LIÇÃO DAS ESPIGAS

O texto a seguir foi extraído de “Crônicas da Vida Inteira”, livro inédito sobre fatos da minha vida, adaptado para o Recanto das Letras.

LIÇÃO DAS ESPIGAS

Esta lição foi-me dada bem antes dos fatos que acabei de contar, pois foi numa das minhas idas a levar comida pra Maria Marciana, que eu, no caminho de volta, caí na tentação de apanhar umas três ou quatro espigas de milho verde que se debruçavam por cima da cerca, tentadoramente, pra banda da estrada.

Devia ser dia vinte e um ou vinte e dois de dezembro, faltando, portanto, poucos dias pro Natal, e a expectativa pelos presentes era grande.

Eu cheguei a casa feliz da vida, já saboreando por antecipação as gostosas espigas de milho cozidas. Quando, porém, eu as apresentei pra mamãe, ela foi logo perguntando sem mesmo se dignar a olhar:

— De onde foi que trouxeste essas espigas?

— Ah, foi lá da roça do Seu Vitro — respondi todo contente.

— Quem foi que te deu? — tornou a perguntar

— Ninguém. ‘Tava caída pra banda do caminho, e eu apanhei e trouxe pra...

Ela não me deixou terminar. Esticou o braço na direção da casa do homem e bradou enérgica com o indicador em riste.

— Vá já lá devorvê tudinho pro Seu Vitro ou pra Dona Francisca, seu sem-vergonha! Não sei onde que eu tô, que não te passo uma surra bem dada, pra nunca mais tu fazê coisa parecida. Isso é roubo, meu filho, e no que é dos outros não se mexe.

Seu Vitro, como nós o chamávamos, era Seu Vítor Vieira, e sua casa ficava a meio caminho lá de casa ao rancho de Maria Marciana. Que vergonha chegar lá e confessar meu roubo. Mas eu tive que ir, pois eu sabia que mamãe iria se informar e desculpar-se com eles pelo mau procedimento do filho.

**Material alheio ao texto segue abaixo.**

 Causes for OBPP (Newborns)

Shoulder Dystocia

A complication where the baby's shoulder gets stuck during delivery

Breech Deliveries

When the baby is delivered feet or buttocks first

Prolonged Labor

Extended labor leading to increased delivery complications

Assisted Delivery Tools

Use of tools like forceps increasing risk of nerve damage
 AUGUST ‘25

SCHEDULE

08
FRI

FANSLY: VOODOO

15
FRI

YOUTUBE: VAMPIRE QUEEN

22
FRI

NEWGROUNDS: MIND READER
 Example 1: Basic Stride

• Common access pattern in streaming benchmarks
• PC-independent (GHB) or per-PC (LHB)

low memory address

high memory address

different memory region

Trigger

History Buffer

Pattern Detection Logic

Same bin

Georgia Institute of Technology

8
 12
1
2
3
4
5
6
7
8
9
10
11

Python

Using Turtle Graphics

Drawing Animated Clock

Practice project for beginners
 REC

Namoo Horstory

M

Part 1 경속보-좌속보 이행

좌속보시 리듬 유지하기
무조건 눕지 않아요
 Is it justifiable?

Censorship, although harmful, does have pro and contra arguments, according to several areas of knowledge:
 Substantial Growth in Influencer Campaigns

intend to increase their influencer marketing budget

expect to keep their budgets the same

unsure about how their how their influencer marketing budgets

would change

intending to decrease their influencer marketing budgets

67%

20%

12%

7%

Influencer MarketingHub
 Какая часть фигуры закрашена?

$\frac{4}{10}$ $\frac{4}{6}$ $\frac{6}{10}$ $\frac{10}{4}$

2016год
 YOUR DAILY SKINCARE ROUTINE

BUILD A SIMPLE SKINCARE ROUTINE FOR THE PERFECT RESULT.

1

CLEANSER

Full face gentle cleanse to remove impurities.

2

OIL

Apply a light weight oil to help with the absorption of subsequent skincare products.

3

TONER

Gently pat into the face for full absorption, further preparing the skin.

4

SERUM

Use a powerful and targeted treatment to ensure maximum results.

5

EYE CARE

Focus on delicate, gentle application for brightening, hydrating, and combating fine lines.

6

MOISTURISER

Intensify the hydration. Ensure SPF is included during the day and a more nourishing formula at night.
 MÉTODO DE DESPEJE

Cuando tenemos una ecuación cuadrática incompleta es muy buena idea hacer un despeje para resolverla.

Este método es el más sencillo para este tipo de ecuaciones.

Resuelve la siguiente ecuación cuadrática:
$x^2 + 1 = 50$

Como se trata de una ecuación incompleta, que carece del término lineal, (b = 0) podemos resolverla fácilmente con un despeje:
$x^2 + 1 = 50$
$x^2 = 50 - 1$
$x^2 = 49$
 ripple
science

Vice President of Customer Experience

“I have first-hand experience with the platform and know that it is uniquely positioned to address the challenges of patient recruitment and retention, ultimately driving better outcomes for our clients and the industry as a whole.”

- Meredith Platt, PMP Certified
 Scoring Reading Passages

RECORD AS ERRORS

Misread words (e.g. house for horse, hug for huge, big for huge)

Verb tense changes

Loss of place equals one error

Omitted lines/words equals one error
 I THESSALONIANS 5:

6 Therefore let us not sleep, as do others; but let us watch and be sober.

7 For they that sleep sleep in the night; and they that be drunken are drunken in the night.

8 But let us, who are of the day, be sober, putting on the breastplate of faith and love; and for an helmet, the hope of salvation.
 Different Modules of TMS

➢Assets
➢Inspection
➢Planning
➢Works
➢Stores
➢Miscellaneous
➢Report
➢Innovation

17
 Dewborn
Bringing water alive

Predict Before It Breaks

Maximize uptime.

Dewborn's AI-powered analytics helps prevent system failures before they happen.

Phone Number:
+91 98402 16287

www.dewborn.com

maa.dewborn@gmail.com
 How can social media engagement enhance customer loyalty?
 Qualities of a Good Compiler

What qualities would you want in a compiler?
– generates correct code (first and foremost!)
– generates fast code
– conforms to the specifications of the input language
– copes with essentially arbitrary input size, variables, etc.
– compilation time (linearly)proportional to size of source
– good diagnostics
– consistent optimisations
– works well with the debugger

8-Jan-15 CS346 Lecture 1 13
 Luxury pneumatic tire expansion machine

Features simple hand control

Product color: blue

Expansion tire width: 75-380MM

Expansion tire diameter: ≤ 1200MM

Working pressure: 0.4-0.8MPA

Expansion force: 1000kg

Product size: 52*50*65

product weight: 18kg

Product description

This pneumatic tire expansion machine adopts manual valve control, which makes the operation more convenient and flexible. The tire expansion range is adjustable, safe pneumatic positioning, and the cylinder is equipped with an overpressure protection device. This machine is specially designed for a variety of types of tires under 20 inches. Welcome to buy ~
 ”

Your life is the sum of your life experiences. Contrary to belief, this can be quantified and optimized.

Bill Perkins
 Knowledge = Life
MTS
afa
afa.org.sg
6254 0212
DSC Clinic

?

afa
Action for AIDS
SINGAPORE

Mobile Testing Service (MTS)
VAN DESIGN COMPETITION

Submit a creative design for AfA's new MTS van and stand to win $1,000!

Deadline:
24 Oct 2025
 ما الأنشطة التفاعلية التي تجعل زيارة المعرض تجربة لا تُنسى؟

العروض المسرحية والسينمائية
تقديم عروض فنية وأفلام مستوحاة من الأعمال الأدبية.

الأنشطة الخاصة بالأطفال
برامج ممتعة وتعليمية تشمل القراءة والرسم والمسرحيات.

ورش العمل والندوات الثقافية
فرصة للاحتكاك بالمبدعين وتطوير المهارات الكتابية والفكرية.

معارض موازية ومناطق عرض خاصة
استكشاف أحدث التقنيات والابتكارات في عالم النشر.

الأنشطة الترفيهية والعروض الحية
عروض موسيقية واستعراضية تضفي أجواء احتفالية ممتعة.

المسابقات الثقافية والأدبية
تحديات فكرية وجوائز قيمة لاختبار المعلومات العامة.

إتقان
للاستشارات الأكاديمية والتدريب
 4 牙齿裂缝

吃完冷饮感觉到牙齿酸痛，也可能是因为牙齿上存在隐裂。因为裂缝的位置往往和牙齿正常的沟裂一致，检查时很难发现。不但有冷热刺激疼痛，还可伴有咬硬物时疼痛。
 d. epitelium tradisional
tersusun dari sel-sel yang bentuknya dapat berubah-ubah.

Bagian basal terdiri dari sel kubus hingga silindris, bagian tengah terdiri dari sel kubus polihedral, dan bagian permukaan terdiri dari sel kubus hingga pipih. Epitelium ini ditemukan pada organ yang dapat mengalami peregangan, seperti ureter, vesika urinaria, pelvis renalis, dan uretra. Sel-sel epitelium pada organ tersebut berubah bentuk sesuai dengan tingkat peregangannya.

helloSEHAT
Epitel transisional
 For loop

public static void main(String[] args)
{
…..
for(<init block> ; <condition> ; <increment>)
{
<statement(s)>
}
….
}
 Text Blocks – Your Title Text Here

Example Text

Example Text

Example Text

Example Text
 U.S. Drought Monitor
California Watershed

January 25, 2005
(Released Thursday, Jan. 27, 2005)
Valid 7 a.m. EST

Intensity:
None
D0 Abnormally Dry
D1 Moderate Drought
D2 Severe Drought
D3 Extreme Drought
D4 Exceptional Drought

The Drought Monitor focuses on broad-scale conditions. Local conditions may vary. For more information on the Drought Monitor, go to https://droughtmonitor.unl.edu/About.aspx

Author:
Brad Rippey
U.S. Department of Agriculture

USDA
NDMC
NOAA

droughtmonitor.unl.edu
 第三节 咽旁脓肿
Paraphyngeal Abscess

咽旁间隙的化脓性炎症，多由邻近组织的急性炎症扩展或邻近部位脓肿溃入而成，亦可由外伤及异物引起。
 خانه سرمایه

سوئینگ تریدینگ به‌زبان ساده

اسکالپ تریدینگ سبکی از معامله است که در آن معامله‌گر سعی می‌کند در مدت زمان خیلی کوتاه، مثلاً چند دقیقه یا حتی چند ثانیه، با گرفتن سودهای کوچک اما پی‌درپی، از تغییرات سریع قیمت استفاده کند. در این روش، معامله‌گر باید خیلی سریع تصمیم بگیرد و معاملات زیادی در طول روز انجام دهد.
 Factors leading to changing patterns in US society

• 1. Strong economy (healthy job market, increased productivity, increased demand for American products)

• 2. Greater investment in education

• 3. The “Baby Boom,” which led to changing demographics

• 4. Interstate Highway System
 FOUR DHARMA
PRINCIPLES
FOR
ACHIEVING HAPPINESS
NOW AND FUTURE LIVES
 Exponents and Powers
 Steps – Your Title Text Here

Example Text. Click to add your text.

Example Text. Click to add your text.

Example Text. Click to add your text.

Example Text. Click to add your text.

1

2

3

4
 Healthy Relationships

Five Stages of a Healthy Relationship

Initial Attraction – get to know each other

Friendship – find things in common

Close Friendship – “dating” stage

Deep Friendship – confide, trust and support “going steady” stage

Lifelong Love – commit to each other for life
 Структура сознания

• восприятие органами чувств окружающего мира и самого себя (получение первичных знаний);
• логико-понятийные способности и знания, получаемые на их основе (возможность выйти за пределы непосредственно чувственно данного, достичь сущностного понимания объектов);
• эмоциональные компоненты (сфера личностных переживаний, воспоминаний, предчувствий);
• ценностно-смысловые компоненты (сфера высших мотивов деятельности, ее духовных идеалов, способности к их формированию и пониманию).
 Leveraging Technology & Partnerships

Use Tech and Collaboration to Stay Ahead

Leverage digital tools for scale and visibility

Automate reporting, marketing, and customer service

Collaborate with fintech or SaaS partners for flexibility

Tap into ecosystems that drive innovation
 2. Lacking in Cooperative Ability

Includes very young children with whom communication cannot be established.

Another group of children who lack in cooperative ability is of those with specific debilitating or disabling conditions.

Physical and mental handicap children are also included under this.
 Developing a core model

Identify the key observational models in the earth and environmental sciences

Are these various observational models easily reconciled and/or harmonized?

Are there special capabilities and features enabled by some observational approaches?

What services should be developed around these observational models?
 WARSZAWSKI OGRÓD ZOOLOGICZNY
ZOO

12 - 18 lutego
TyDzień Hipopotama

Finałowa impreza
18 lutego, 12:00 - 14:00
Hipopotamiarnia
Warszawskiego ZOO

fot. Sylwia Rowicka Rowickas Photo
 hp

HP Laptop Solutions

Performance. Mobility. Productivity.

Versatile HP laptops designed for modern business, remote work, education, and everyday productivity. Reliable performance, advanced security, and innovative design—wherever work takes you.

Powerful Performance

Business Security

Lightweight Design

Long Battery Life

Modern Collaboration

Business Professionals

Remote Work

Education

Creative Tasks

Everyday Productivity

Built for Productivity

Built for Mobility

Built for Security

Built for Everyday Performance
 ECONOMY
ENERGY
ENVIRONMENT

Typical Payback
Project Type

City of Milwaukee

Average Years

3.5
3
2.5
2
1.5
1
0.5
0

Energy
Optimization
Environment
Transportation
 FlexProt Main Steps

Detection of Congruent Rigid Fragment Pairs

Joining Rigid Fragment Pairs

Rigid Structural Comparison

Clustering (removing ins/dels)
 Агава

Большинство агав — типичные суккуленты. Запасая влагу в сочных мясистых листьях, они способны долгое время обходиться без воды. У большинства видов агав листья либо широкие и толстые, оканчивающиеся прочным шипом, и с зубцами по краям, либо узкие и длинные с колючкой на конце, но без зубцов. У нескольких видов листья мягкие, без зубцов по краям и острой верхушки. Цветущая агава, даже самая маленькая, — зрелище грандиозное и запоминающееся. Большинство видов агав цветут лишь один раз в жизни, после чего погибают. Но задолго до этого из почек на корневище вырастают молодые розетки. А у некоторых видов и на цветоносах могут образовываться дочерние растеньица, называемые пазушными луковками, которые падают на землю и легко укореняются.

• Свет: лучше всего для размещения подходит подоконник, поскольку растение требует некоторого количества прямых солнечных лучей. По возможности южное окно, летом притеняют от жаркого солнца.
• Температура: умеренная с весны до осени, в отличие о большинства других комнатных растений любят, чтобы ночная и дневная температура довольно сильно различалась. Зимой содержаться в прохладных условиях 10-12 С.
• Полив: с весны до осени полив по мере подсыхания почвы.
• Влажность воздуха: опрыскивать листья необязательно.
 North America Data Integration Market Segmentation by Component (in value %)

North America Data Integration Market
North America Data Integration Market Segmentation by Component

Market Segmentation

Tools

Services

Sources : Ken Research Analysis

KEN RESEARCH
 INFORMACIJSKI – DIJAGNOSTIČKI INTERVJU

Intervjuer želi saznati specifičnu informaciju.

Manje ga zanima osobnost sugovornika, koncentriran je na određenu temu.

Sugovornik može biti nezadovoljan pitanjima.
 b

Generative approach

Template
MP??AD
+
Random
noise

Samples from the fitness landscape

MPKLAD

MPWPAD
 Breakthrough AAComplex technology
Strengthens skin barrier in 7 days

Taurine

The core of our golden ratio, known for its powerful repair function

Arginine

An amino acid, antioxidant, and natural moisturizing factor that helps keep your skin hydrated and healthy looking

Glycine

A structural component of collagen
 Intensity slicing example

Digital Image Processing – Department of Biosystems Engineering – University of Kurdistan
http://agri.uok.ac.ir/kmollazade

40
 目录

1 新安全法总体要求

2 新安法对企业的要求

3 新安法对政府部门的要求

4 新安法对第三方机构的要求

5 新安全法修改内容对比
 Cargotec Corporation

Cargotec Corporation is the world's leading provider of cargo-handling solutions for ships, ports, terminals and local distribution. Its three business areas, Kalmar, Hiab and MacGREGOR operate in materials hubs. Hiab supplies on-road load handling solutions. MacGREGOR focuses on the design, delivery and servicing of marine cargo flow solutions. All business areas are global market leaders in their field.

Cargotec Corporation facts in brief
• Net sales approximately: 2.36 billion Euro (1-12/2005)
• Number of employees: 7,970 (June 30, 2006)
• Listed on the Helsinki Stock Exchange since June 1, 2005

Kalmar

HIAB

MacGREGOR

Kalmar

Se eu pudesse me enfiar num saco... Mas cheguei e chamei.

— Ô Dona Francisca, ô Seu Vitro!

Foi ela, a dona da casa, quem me veio atender.

— Mamãe mandô que eu viesse devorvê e pedi descurpa pra senhora por eu tê apanhado estas espiga de milho dali da roça à beira do caminho.

— Ô meu filho, não percisava tê vindo cá não. Leva pra ti, leva. Diz lá pra tua mãe que fui eu que te dei — concedeu a boa mulher.

Nem me lembro se eu aceitei ou não o presente. Só sei que cheguei a casa feliz, pensando que o caso estivesse encerrado, mas não. Mamãe foi logo perguntando se eu tinha devolvido e sentenciou-me, com o dedo diante do meu nariz :

— Pra tu aprendê, de uma vez por todas, que no que é dos outros não se mexe, não vais ganhá nada no Natal, ouviste, seu sem-vergonha!

E não ganhei mesmo. Mamãe não era dessas mães que só ameaçam e não cumprem.